About Document Processing Benchmark
Document Processing Benchmark is a tool for comparing how different AI models and OCR engines extract text from documents. Upload a document, describe what you expect to find, and see how each contestant performs — scored, ranked, and compared side-by-side.
How It Works
You upload a document (image or PDF) and describe what text you expect to be extracted.
Each contestant processes your document independently and in parallel. You can watch progress in real-time via streaming updates.
An LLM evaluator scores each contestant's output (0–100) against your expectations, providing reasoning for each score.
Results appear on a leaderboard with aggregate statistics. You can drill into individual runs, view step-by-step processing details, and compare outputs side-by-side.
Scoring Methodology
Each contestant output is scored by an LLM evaluator (currently Qwen 2.5 72B) against the user's expectations. The evaluator considers completeness, accuracy, formatting, and relevant detail extraction.
Scores are displayed as X.X/10 for readability.
Measures how fast a contestant is relative to others in the field.
100 = fastest average duration, 0 = slowest.
100 × (1 - (avg_duration - min_avg) / (max_avg - min_avg))Estimates computational efficiency as a weighted composite:
- Average processing duration: 40%
- Model parameter count: 30%
- Estimated API cost per call: 30%
Higher = more efficient. Missing factors are excluded and weights redistributed.
Contestants
Qwen 2.5 VL vision-language model for document understanding
Google Gemma 4 26B vision-language model (MoE, 4B active)
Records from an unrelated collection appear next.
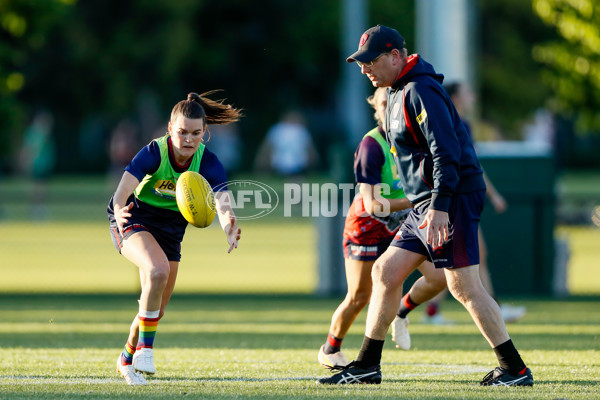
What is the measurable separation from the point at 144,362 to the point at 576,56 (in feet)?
31.9

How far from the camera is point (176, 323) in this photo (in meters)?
10.5

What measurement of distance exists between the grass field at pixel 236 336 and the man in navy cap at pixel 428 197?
1.55 ft

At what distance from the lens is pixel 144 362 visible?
6543 mm

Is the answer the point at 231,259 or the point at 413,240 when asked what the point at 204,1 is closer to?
the point at 231,259

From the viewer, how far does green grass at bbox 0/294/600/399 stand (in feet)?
20.5

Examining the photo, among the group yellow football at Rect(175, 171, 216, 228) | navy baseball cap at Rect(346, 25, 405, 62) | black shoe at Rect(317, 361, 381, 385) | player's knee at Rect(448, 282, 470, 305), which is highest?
navy baseball cap at Rect(346, 25, 405, 62)

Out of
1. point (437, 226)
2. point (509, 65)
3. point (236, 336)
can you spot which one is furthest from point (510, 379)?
point (509, 65)

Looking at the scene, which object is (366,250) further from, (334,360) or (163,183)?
(163,183)

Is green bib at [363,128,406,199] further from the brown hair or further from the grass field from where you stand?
the grass field

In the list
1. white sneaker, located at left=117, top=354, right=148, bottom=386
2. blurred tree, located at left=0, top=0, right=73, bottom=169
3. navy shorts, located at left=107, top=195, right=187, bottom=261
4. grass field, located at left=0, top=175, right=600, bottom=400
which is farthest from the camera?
blurred tree, located at left=0, top=0, right=73, bottom=169

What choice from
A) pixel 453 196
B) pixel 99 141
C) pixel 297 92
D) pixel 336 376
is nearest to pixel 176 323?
pixel 336 376

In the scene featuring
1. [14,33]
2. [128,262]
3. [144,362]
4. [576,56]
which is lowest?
[128,262]

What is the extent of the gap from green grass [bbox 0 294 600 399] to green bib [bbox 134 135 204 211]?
1151mm

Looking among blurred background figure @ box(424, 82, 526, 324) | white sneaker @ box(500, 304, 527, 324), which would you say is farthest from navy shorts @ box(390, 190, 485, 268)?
white sneaker @ box(500, 304, 527, 324)
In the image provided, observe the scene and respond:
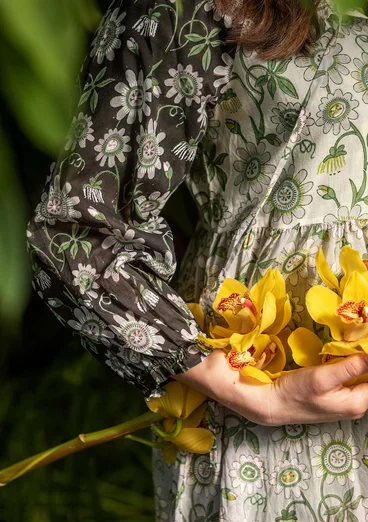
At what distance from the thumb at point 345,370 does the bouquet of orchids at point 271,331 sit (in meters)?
0.01

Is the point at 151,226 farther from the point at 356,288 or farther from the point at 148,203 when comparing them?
the point at 356,288

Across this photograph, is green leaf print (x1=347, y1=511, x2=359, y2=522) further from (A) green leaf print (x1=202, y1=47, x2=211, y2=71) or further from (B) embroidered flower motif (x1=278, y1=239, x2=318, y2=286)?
(A) green leaf print (x1=202, y1=47, x2=211, y2=71)

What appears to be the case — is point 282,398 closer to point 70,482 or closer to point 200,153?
point 200,153

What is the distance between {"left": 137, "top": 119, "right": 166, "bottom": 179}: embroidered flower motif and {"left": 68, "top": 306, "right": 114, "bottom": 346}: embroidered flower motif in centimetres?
17

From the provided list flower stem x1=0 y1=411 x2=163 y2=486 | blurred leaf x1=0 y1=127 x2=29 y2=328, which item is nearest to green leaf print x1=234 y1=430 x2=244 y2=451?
flower stem x1=0 y1=411 x2=163 y2=486

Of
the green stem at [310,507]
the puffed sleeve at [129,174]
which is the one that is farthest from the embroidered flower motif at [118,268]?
the green stem at [310,507]

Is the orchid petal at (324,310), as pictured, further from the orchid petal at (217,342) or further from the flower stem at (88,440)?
the flower stem at (88,440)

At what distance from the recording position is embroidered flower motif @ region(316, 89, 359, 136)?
739 millimetres

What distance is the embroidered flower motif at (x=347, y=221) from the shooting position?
745 millimetres

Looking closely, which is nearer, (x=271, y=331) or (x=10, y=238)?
(x=10, y=238)

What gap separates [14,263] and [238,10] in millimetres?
559

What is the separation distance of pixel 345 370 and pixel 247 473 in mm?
189

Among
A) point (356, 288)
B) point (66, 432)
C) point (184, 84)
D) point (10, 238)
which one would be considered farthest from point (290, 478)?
point (66, 432)

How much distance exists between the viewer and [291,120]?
0.75 m
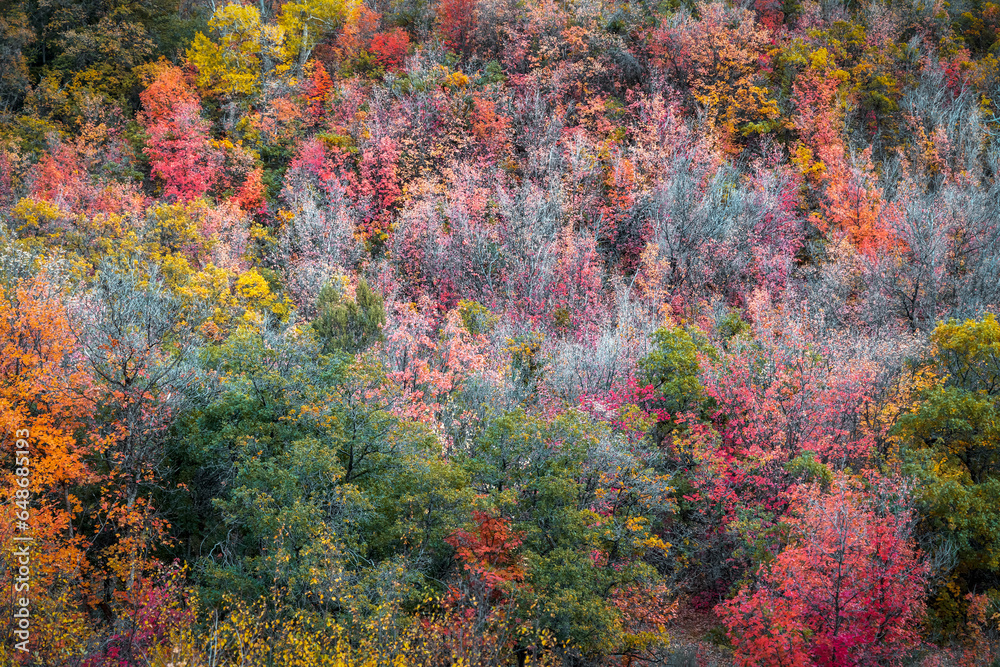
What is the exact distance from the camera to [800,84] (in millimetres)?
45781

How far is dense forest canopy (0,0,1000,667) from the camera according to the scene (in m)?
18.0

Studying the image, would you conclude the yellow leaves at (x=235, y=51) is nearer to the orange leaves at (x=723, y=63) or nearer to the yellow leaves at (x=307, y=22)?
the yellow leaves at (x=307, y=22)

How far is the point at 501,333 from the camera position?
106 feet

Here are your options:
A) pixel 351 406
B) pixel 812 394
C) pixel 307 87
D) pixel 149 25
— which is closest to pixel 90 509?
pixel 351 406

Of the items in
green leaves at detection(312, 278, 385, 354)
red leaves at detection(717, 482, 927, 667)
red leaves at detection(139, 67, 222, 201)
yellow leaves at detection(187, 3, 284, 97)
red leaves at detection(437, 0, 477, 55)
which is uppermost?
red leaves at detection(437, 0, 477, 55)

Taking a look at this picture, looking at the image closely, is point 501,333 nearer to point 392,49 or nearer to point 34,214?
point 34,214

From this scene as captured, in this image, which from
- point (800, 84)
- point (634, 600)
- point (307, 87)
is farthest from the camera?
point (307, 87)

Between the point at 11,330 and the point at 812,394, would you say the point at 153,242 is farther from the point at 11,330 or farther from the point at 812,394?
the point at 812,394

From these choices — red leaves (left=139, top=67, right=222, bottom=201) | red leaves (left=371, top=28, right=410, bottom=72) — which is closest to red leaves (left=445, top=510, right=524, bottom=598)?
red leaves (left=139, top=67, right=222, bottom=201)

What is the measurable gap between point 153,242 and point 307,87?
22475mm

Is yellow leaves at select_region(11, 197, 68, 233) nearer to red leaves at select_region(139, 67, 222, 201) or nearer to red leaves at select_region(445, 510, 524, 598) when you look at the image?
red leaves at select_region(139, 67, 222, 201)

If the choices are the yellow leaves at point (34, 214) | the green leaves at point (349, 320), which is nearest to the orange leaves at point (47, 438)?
the green leaves at point (349, 320)

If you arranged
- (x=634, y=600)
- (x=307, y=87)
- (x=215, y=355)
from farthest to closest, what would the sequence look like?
1. (x=307, y=87)
2. (x=215, y=355)
3. (x=634, y=600)

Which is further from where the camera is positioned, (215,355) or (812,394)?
(812,394)
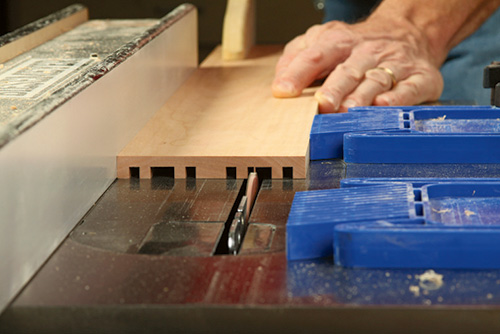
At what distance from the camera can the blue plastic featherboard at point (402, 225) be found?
84 centimetres

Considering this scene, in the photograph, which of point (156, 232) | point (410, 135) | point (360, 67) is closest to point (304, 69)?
point (360, 67)

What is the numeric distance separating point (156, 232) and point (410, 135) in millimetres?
493

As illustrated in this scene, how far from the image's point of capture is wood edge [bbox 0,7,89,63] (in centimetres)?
154

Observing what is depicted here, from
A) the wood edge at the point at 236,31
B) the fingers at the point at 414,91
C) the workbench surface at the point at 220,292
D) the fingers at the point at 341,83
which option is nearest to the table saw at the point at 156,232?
the workbench surface at the point at 220,292

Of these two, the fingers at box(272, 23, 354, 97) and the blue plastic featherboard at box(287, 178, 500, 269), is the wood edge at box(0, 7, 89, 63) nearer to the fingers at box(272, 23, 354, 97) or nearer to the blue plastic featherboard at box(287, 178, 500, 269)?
the fingers at box(272, 23, 354, 97)

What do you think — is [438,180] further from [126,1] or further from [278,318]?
[126,1]

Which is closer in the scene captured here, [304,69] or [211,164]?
[211,164]

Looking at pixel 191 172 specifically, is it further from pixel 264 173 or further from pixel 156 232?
pixel 156 232

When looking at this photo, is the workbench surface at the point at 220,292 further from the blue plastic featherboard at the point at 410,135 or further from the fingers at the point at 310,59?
the fingers at the point at 310,59

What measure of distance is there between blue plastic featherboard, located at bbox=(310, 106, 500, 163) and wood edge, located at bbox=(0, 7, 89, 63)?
2.20ft

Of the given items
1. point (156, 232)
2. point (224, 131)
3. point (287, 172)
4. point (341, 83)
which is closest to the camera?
point (156, 232)

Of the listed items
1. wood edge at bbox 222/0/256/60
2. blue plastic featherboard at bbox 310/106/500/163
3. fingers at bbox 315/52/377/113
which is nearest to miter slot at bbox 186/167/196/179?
blue plastic featherboard at bbox 310/106/500/163

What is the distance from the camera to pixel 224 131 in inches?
55.0

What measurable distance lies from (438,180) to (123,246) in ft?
1.54
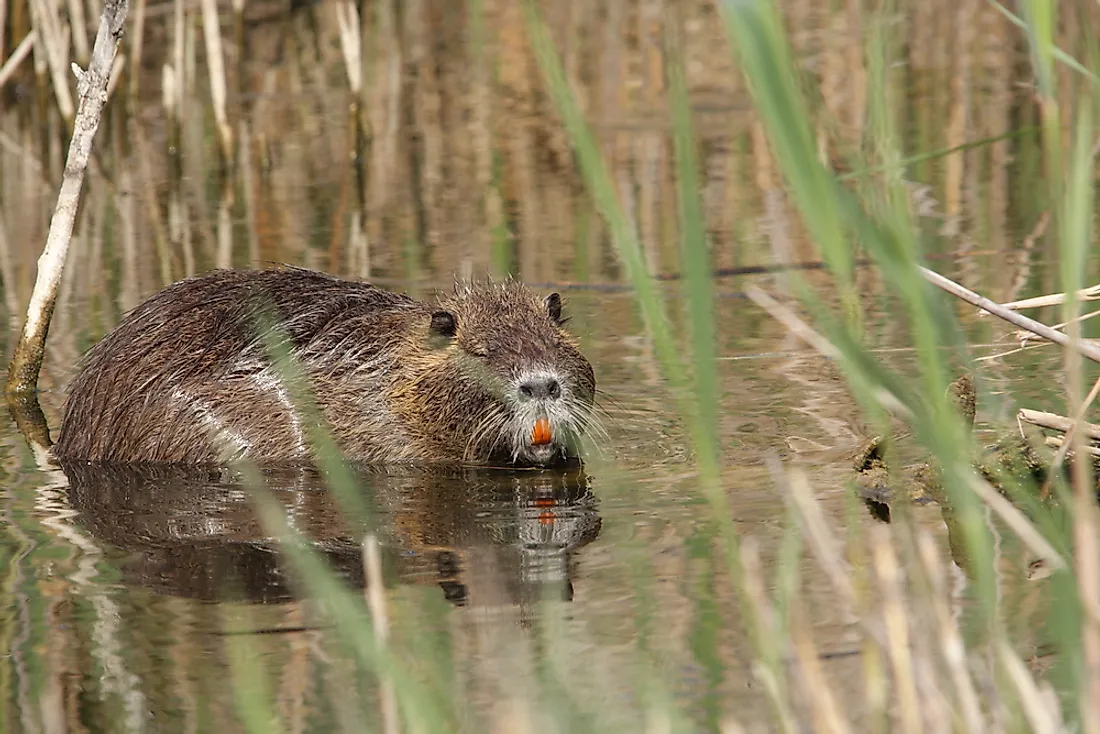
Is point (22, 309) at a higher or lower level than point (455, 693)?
higher

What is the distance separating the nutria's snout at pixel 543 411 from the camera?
4.09 m

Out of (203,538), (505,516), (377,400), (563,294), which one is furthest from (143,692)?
(563,294)

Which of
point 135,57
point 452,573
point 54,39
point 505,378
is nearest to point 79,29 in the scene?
point 54,39

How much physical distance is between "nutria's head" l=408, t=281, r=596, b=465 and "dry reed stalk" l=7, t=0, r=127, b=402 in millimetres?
1005

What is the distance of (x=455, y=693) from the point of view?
2.64 meters

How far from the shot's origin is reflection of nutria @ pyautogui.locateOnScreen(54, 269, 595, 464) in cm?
440

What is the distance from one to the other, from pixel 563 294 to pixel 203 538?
227cm

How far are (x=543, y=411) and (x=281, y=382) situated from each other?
0.75 m

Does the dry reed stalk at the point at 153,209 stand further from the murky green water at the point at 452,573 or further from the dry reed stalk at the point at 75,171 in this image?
the murky green water at the point at 452,573

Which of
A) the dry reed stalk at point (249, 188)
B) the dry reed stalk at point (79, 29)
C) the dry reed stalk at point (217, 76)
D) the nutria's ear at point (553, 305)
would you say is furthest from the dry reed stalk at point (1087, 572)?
the dry reed stalk at point (79, 29)

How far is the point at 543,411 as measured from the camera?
4090 mm

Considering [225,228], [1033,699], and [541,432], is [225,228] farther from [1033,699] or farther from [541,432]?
[1033,699]

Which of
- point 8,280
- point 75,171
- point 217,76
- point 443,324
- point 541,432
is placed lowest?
point 541,432

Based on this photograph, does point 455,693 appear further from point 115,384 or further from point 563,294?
point 563,294
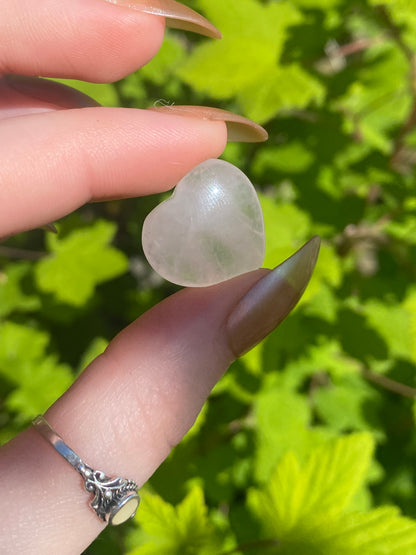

Google Gemma 4 31B vision-language model
Google Gemma 3 12B vision-language model
Google Gemma 3 4B vision-language model
OpenAI GPT-4o Mini vision-language model
Anthropic Claude 3.5 Haiku vision-language model
Meta Llama 3.2 Vision 11B instruction-tuned model
Mistral Pixtral 12B vision-language model
Supported Document Types
Images
PNG, JPEG, GIF, WebP
Documents
PDF (multi-page supported)
Max file size: 20 MB
Validation: Files are validated by magic bytes, not MIME type headers
Limitations & Caveats
- Subjective scoring: Scores depend on an LLM evaluator which may have biases or inconsistencies.
- Expectation quality matters: Vague expectations produce less meaningful scores.
- Network variability: Duration measurements include network latency for cloud-based contestants.
- No ground truth: Scores measure alignment with expectations, not absolute accuracy.
- Contestant set: Currently limited to 10 contestants — more may be added over time.